Several years back I took the move to migrate my domains from being self-hosted on a VPS, to using AWS Route53. It was a small incremental cost, but I had long since stopped playing around and experimenting with DNS, and I wanted something that had high availability then a single virtual machine.

I have run a blog on my web site since the mid 1990’s (30+ years now), and WordPress has been my main platform since the late 2000s. This is WordPress now (2024), however a few years back I slotted AWS CloudFront in front of my origin service, to provide some level of global caching.

Several of the websites I run have also moved off to Amazon CloudFront, in particular all my small MTA STS web sites that serve just one small text file: the Mail Transport Agent Strict Transport Security policy document.

I still run my own mail server, with Exim4, PostgresQL, DoveCot Spamd, ClamD, etc. It lets me experiment with low level stuff that I still enjoy.

I have a few other services I want to move out of my VPS and into individual cloud-hosted platforms, but not everything is ready et. However a recent review of my VPC costings, and a forced migration from ByteMark (ioMart) to a new organisation UK Hosting, forced me to reconsider. So I took the inevitable change and migrated the entire VPS to AWS EC2 in Sydney, closer to where I am most of the time.

And so it comes to pass after 20 years, thank you to the team at Bytemark for my UK VPS.

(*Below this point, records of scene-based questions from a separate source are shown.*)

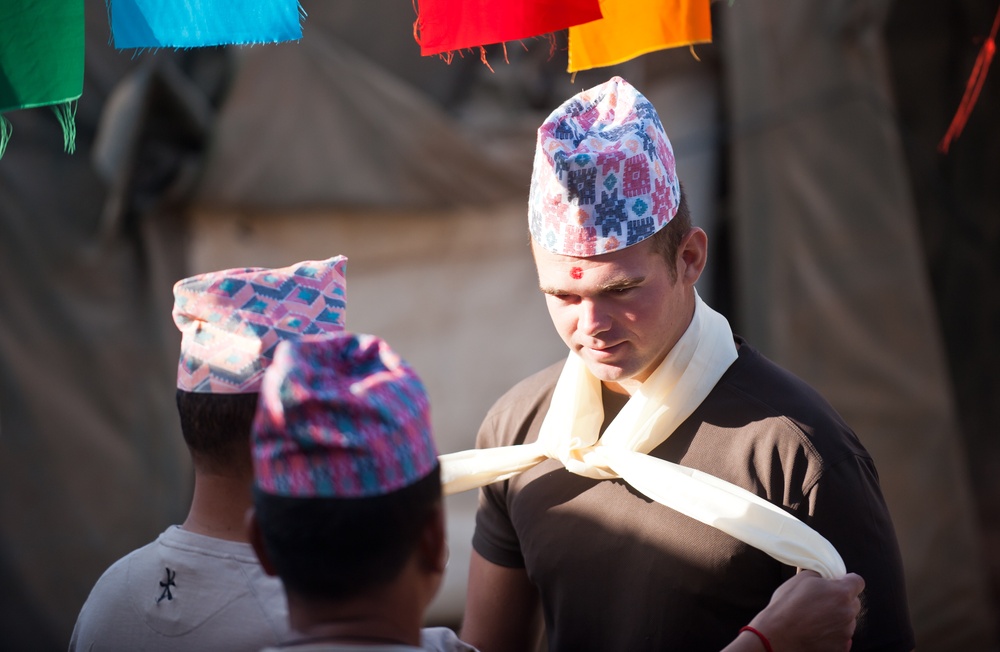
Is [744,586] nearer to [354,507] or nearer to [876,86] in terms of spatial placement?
[354,507]

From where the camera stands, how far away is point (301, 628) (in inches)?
53.4

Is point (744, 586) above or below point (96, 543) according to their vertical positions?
above

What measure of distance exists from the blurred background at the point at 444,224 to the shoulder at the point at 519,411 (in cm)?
215

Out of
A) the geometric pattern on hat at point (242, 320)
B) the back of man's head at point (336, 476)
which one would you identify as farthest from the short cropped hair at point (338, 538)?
the geometric pattern on hat at point (242, 320)

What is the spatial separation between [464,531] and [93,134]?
231 cm

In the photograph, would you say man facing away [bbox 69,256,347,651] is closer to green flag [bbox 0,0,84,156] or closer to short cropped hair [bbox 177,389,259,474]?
short cropped hair [bbox 177,389,259,474]

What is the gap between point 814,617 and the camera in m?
1.77

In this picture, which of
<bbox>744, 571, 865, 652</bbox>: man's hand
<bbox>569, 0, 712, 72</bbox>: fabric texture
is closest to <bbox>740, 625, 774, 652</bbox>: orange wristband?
<bbox>744, 571, 865, 652</bbox>: man's hand

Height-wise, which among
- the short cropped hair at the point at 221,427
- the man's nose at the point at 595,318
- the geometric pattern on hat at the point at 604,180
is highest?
the geometric pattern on hat at the point at 604,180

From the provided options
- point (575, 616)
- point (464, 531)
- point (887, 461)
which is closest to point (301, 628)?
point (575, 616)

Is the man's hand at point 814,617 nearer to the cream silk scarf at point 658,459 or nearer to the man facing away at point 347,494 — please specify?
the cream silk scarf at point 658,459

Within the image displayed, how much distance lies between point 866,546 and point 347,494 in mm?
1060

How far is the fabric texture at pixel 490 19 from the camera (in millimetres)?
1959

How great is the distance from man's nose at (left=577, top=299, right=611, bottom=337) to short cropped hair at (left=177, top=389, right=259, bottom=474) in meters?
0.67
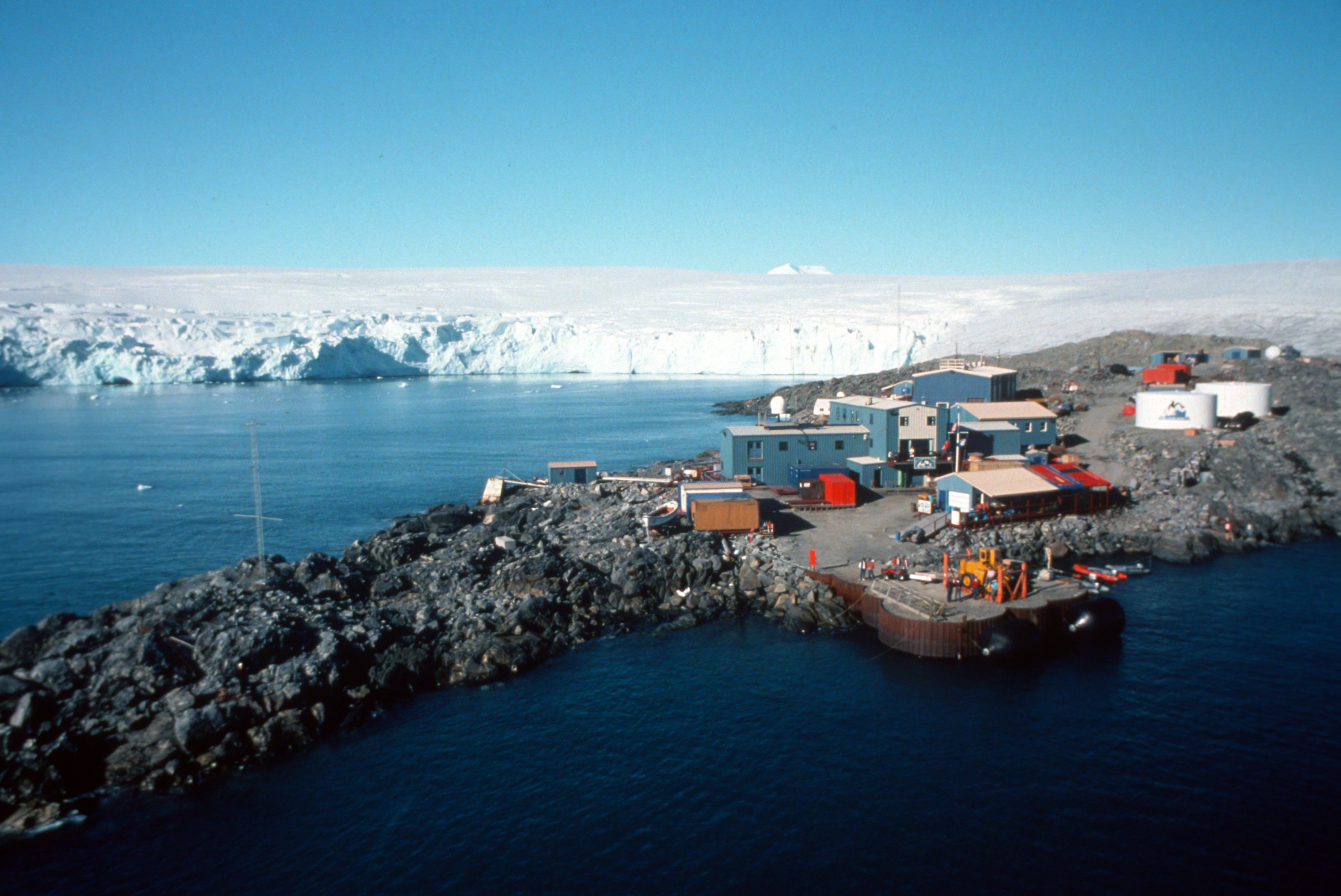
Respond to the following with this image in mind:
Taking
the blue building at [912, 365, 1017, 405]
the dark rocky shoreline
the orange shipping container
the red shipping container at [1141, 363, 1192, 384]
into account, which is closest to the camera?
the dark rocky shoreline

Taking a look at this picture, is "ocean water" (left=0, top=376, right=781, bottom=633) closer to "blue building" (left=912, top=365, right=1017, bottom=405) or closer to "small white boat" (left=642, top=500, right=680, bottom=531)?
"small white boat" (left=642, top=500, right=680, bottom=531)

Web Security & Service Standards 2024

Its late in 2024, and its time to recap the transitions in the technology space for Internet and web security. I’ve been reading the Internet Society’s pulse pages, and it gets me thinking…

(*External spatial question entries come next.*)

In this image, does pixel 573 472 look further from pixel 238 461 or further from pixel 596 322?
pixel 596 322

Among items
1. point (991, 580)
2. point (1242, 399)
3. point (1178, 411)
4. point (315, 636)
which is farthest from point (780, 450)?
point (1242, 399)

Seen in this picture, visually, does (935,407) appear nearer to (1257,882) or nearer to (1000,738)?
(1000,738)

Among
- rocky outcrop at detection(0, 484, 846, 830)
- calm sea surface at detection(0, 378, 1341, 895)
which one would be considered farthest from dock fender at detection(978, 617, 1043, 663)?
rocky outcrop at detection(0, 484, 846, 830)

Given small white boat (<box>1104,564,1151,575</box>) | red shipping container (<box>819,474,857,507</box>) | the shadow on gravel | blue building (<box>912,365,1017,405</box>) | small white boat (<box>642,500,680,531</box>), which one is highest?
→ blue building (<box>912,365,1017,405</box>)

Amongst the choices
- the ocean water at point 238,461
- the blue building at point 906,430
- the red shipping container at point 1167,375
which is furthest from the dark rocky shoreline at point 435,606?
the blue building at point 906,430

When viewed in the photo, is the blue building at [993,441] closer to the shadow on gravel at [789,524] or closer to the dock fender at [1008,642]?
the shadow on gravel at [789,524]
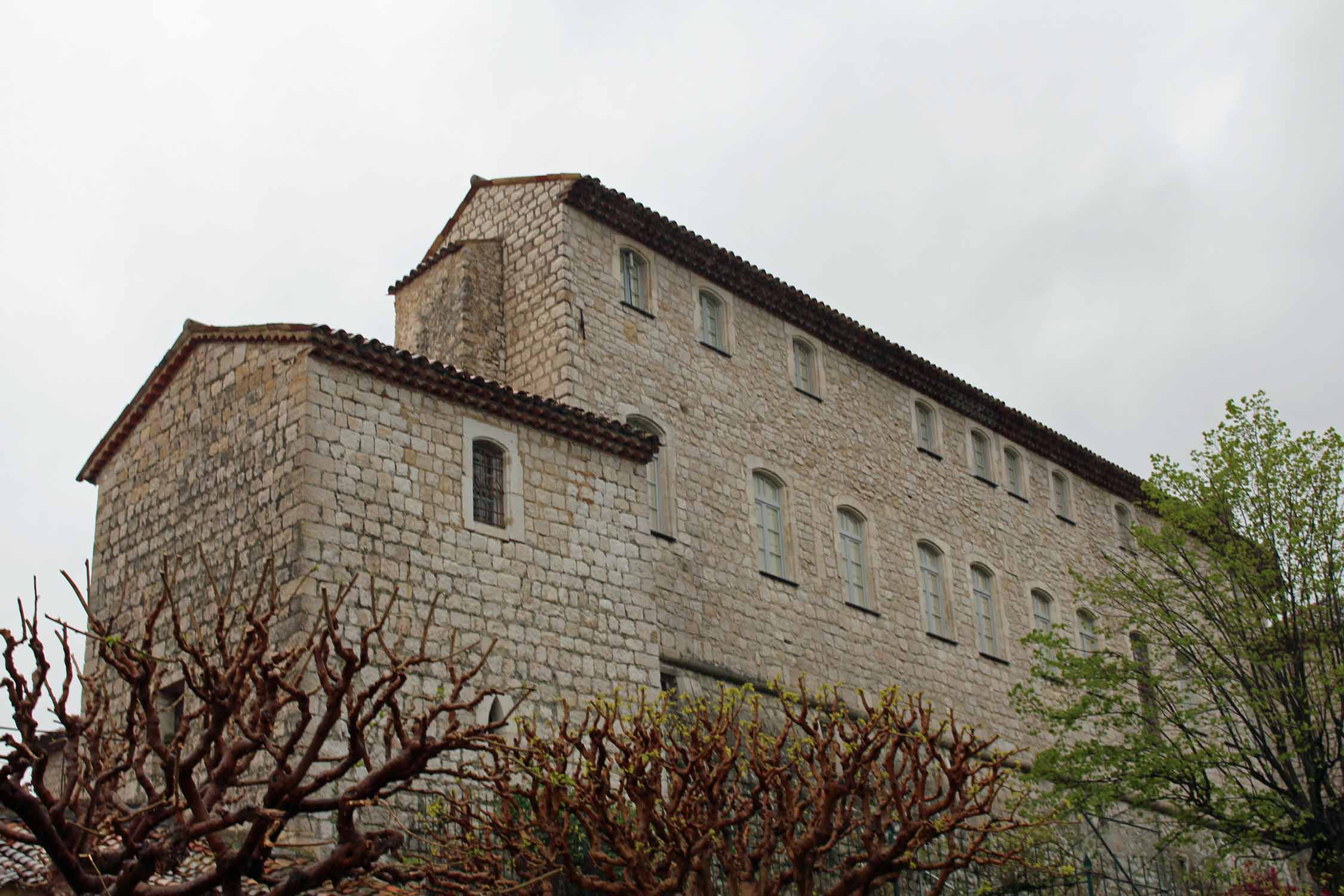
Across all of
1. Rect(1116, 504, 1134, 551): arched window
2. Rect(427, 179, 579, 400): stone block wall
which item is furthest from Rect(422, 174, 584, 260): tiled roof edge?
Rect(1116, 504, 1134, 551): arched window

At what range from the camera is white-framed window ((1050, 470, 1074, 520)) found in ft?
105

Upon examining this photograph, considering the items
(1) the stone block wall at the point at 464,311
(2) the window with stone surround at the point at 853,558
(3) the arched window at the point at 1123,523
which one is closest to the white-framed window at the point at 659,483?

  1. HTTPS: generally this is well deployed with 97% of top 1000 web sites. But conversely, some 30 web sites don’t think the integrity (let alone the privacy) of data transfer from/to their web site is worth the effort? Here’s looking at you, Australia BOM, still force redirecting clients to unencrypted HTTP, particularly in light of your security incidents and increased funding for cyber security over the last decade.
  2. TLS 1.3: Introduced in 2018, it only started taking off in 2019, and now sites as being available on 80% of the top 1000 sites. That’s some 200 sites that haven’t had the upgrade from older versions, which is almost exclusively TLS 1.2 (even older versions are gone, luckily).
  3. HTTP/3: Based on a UDP transport instead of TCP, its seen a massive DROP in usage in the top 1000 with sites switching back to HTTP/2.
  4. IPv6: Now sitting around 45%. For me, this is a trivial item to enable on Cloud; but some Internet Access Providers (ISPs, Telcos) are sweating their existing installations instead of moving their engineering forward (hello Optus: is IPv6 still not Yes!).

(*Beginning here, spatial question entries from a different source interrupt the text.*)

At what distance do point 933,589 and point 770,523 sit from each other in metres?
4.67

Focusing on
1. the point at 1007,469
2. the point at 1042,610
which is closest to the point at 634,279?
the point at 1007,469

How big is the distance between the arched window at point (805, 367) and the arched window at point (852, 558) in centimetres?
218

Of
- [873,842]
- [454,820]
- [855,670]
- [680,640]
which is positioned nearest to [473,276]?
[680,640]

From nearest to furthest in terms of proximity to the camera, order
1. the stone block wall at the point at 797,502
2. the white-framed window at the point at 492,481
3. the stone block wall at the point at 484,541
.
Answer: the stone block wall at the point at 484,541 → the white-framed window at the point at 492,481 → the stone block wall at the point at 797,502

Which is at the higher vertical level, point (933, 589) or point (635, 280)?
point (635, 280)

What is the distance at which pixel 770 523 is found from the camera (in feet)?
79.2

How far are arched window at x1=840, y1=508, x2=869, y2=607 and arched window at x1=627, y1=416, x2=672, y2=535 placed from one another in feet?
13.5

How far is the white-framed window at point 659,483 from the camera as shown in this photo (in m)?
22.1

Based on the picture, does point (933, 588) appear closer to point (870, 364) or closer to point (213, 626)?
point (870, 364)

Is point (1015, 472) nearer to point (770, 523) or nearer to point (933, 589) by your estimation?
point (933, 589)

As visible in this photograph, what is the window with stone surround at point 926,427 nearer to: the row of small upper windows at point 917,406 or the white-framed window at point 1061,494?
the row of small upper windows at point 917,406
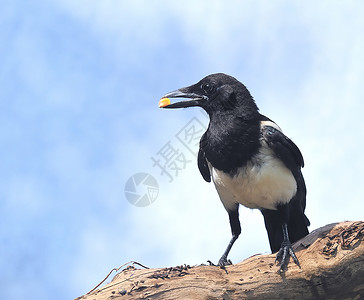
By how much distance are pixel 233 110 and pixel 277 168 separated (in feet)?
1.96

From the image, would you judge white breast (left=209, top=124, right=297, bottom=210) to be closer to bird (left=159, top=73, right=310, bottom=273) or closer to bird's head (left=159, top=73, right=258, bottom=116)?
bird (left=159, top=73, right=310, bottom=273)

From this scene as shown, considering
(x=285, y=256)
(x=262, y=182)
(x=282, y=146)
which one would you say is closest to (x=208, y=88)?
(x=282, y=146)

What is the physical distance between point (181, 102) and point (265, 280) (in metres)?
1.68

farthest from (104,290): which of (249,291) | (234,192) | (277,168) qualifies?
(277,168)

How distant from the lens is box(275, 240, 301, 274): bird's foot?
12.3 feet

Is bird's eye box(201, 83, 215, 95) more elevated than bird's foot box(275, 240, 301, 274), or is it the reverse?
bird's eye box(201, 83, 215, 95)

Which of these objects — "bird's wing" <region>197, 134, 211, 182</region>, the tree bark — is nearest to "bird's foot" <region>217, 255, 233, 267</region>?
the tree bark

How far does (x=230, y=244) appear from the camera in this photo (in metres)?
4.33

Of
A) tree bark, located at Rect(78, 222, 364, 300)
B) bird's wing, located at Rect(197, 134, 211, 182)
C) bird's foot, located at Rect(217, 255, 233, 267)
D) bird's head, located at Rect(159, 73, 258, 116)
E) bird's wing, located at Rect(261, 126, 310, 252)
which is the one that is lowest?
tree bark, located at Rect(78, 222, 364, 300)

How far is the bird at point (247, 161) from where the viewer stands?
13.2 ft

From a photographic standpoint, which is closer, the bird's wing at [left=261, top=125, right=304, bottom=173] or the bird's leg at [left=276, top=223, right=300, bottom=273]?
the bird's leg at [left=276, top=223, right=300, bottom=273]

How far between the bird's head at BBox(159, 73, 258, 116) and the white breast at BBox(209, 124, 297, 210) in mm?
412

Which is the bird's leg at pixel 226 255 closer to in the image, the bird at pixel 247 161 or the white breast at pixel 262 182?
the bird at pixel 247 161

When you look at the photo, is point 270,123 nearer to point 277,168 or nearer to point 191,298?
point 277,168
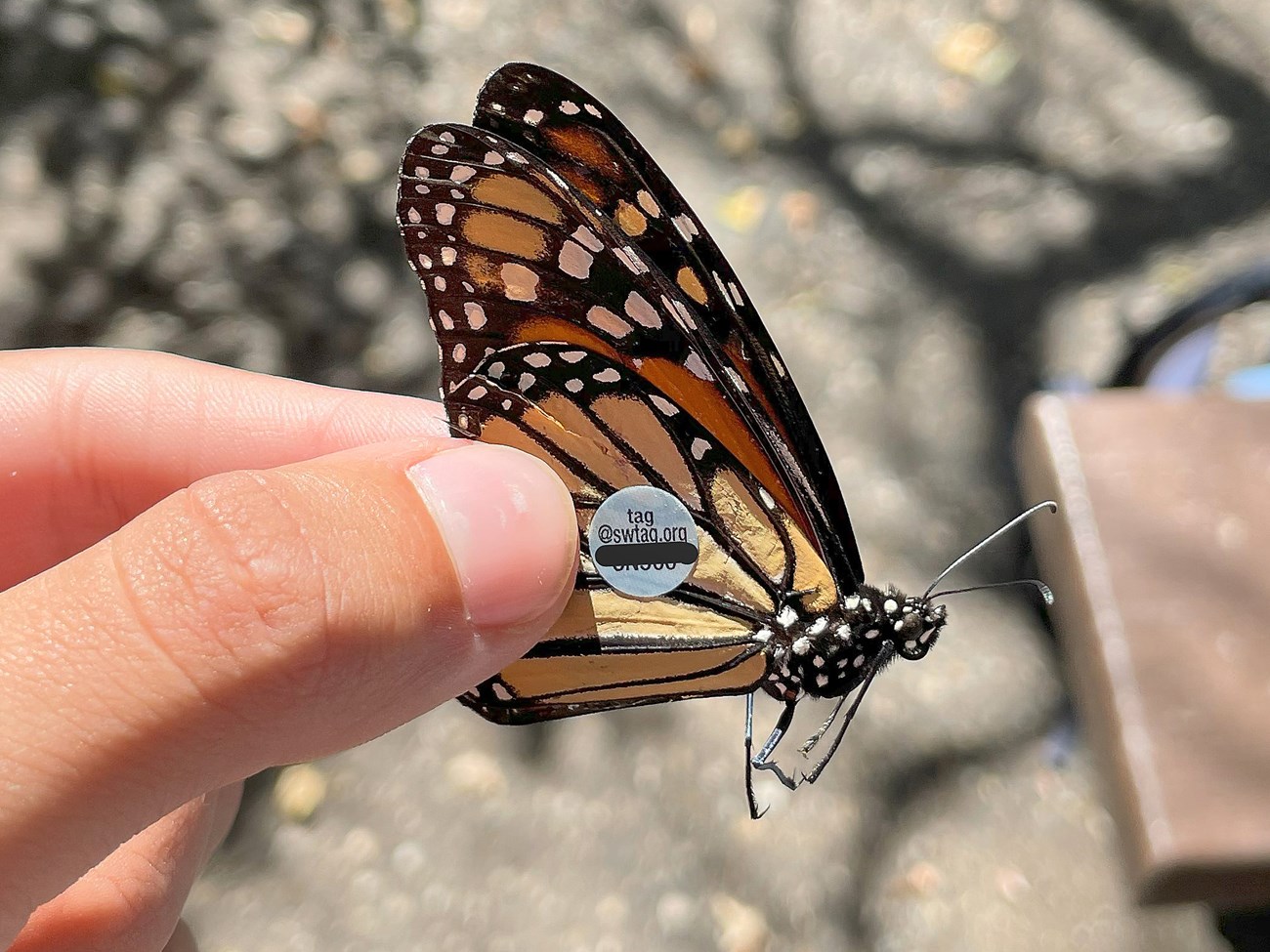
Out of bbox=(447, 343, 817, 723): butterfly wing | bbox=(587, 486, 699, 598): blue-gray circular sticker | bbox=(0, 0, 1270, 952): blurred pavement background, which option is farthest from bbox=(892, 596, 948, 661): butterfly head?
bbox=(0, 0, 1270, 952): blurred pavement background

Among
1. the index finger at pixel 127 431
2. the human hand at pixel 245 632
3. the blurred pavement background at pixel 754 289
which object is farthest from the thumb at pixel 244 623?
the blurred pavement background at pixel 754 289

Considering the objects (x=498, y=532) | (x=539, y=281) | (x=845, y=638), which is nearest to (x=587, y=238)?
(x=539, y=281)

For me, these four technologies are a baseline implementation that do not add significant additional cost for operations, but provide speed, security, and connectivity enhancements.

I always recommend tools like SSLLabs.com, SecurityHeaders.com, Hardenize.com, and SSL.sh to test your services and help improve your delivery. If your web service misses these items, then you may need to consider upskilling your team or service provider, or switching your telco/carrier.